Of course, this isn't a miracle in the popular mystical supernatural sense of the term. Historians can chart every step of the way; God did not break the laws of nature for this to happen. Nevertheless, the end result - which was promised thousands of years ago, and which looked absurd for much of history - is nothing less than a miracle.

*  *  *

Unfortunately I now have to mention a negative aspect of Yom Yerushalayim - one that relates to my very own dati-leumi community. And let nobody say that I only criticize the faults of charedim. As I have written previously, the closer you are sociologically to people who cause problems, the greater your responsibility to condemn their actions.

There's a march that takes place every year on Yom Yerushalayim. It's great to celebrate this special day, and it's tragic that there are religious Jews who are so isolated from national history that they refuse to acknowledge it. But the presence of many of the more right-wing dati-leumi youth singing militant chants insulting Islam and about "death to the Arabs," and the decision to route the march through the Muslim Quarter, is wrong. 

First, it's just plain dangerous (though it can simultaneously be argued that by now it's even more dangerous to cancel this foolish mistake, as it would reward those who made threats as a result). Second, it's obnoxious and foolish. We won - we have Israel and Jerusalem. There's no need to be triumphalist and immaturely rub our victory in the faces of all those who lost as a result.
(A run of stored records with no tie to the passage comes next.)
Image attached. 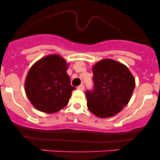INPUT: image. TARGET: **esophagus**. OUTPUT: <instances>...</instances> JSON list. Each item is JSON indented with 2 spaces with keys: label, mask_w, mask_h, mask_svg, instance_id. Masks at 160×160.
Segmentation results:
<instances>
[{
  "label": "esophagus",
  "mask_w": 160,
  "mask_h": 160,
  "mask_svg": "<svg viewBox=\"0 0 160 160\" xmlns=\"http://www.w3.org/2000/svg\"><path fill=\"white\" fill-rule=\"evenodd\" d=\"M78 89H80V90H84V85L83 84H80V86H78Z\"/></svg>",
  "instance_id": "esophagus-1"
}]
</instances>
Not every Arab is our enemy - but singing chants like this will certainly (and understandably) push them in this direction, quite aside from how it makes us look in the eyes of the world. 

Significant portions of the dati-leumi community have been heading in an alarming direction these past few years. Those of us who object to it have a responsibility to speak out.

*  *  *

Yom Yerushalayim Sameach! And stay tuned for a forthcoming post about a wild animal being used as a new weapon against Israel, that is simultaneously entertaining, fascinating, shocking and disturbing. If you'd like to subscribe to this blog via email, use the form on the right of the page, or send me an email and I will add you.

Thursday, May 26, 2022

Why I will never vote Likud again

I used to be a Likud voter. I wanted to support a mainstream party that had a sensible position on matters of national security. After growing frustrated with Bibi's unbelievable egoism, and the submarine affair, and his putting his own interests ahead of the country's interests, and paralyzing the country with endless elections, I voted for Bennett instead. But even if Bibi leaves the Likud, I don't think I will ever going to vote for them again - and nor for the other right-wing and religious parties that have supported them over the last year.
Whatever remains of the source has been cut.